By OhNoNotAgain September 1, 2010 at 12:22 pm
Tell me how the mother of a five kids in Allendale County with no job or who has to get up at 4 a.m. to ride a bus to Hilton Head to work in the hotels for near minimum wage can get her kid into a GOOD private school with a voucher plan, and I’ll support it.
Otherwise, shut up about “school choice.”
It’s just a disguised plan to put money in the pockets of people already sending their kids to the white flight private schools.
If the private sector could make money off educating students, why doesn’t it do it? Why does it need a government handout?
By sick of your sikh denial September 1, 2010 at 1:09 pm
Haley really does not have a clue about education. I am not quite sure that she even finished Clemson. If Haley wins, we all lose!

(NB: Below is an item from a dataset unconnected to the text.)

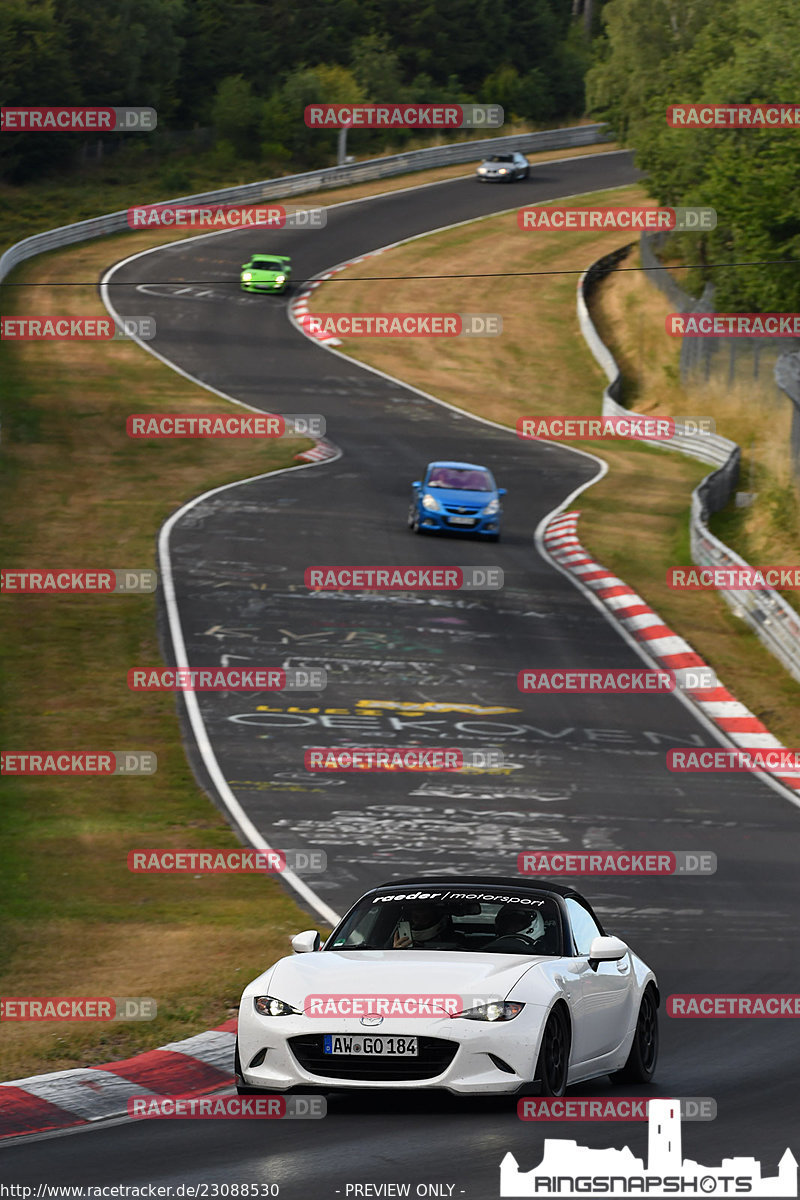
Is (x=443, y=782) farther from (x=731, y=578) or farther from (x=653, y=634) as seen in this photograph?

By reasonable September 1, 2010 at 3:19 pm
Thank you Ohnonotagain! I’ve said it before and I will say it again. I have put three children through private school. My very expensive choice but my choice. The politicians pushing this use it as a carrot to attract votes. The folks who would benefit from this are already able to make the choice. In truth, there are not hundreds of private schools out there offering a sound curriculum being taught by certified teachers. Most of the ones that do offer exceptional education are so expensive that the voucher amount would be great enough to allow the neediest kids to attend. Even if they did, the best schools have very limited enrollment and have high admission standards.
In all the years this has been an agenda item, I’ve not heard one proponent of this explain how this will benefit anyone other than those who can already afford private school.

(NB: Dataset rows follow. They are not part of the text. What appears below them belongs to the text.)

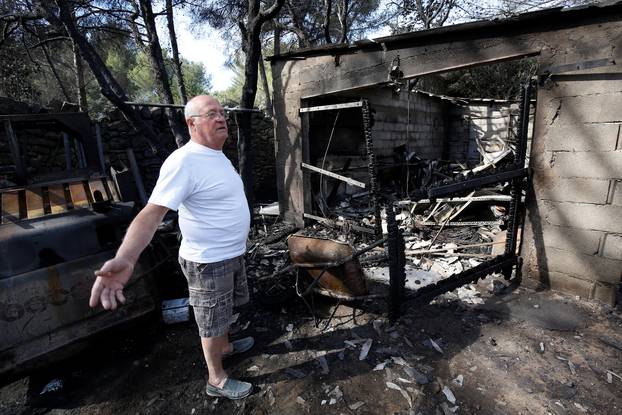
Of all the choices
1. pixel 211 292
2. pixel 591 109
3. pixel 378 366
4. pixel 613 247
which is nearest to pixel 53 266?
pixel 211 292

By /b/ September 1, 2010 at 10:02 pm
“Tell me how the mother of a five kids in Allendale County with no job or who has to get up at 4 a.m. to ride a bus to Hilton Head to work in the hotels for near minimum wage can get her kid into a GOOD private school with a voucher plan, and I’ll support it.”
Tell her she made five mistakes, and not to breed what you can’t feed.

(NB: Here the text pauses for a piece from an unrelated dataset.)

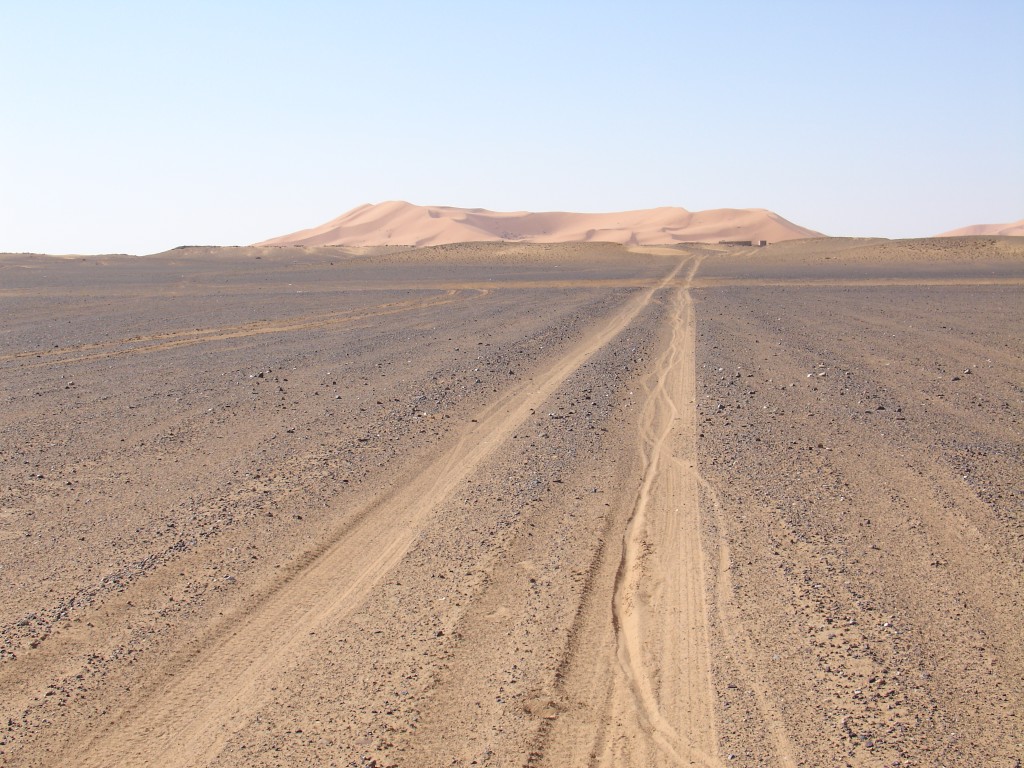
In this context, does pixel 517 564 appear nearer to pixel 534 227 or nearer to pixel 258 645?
pixel 258 645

Teach BIRTH CONTROL in schools and we’d have fewer accidental trailer trash/hood rats overtaxing the system.
By Gene Simmons September 2, 2010 at 10:38 pm
Baker: I may be wrong but go back and read Tracy Edge’s bill again. He devotes more toward kids in poverty or with special needs than anyone.
By Gene Simmons September 2, 2010 at 10:45 pm
I though Robert Ford was the godfather SenATOR OF SCHOOL CHOICE?
By baker September 5, 2010 at 3:26 pm
Gene Simmons:
The “Educational Opportunity Act,” of which Tracy Edge was a co-sponsor, says this:
TO ALLOW A TAX CREDIT FOR A PERSON WHO PAID TUITION FOR A QUALIFYING STUDENT TO ATTEND AN INDEPENDENT OR PUBLIC SCHOOL UPON CERTAIN CONDITIONS DURING THE FIRST THREE FISCAL YEARS AFTER THE ENACTMENT OF THIS ACT, TO ALLOW A TAX CREDIT FOR A PERSON WHO PAID TUITION FOR ANY STUDENT WHO IS ENROLLED IN GRADES TWO THROUGH FOUR IN AN INDEPENDENT OR PUBLIC SCHOOL FOR THE FOURTH YEAR AFTER THE ENACTMENT OF THIS ACT, AND TO ALLOW A TAX CREDIT FOR A PERSON WHO PAID TUITION FOR ANY STUDENT ENROLLED IN ANY GRADE IN AN INDEPENDENT OR PUBLIC SCHOOL FOR EVERY FISCAL YEAR THEREAFTER;
As I understand it, this means that people who already have their children in private school would get a tax break. That would mean all the wealthy people in the state with their kids in private school would get a break. So, if very wealthy people with their kids at Porter Gaud create such a high tuition and high admission standards that very few poor children will have the chance to go there….then, they can essentially keep the poor kids out while they (the rich) get a tax break.
Moreover, how any fiscal conservative can be for such a plan is beyond me. If there are 40,000 or so kids in private school and the state gives something like a $2,500 per kid tax break, that’s a TON of money out of the public school system or out of the state budget or whatever. A HUGE public expense.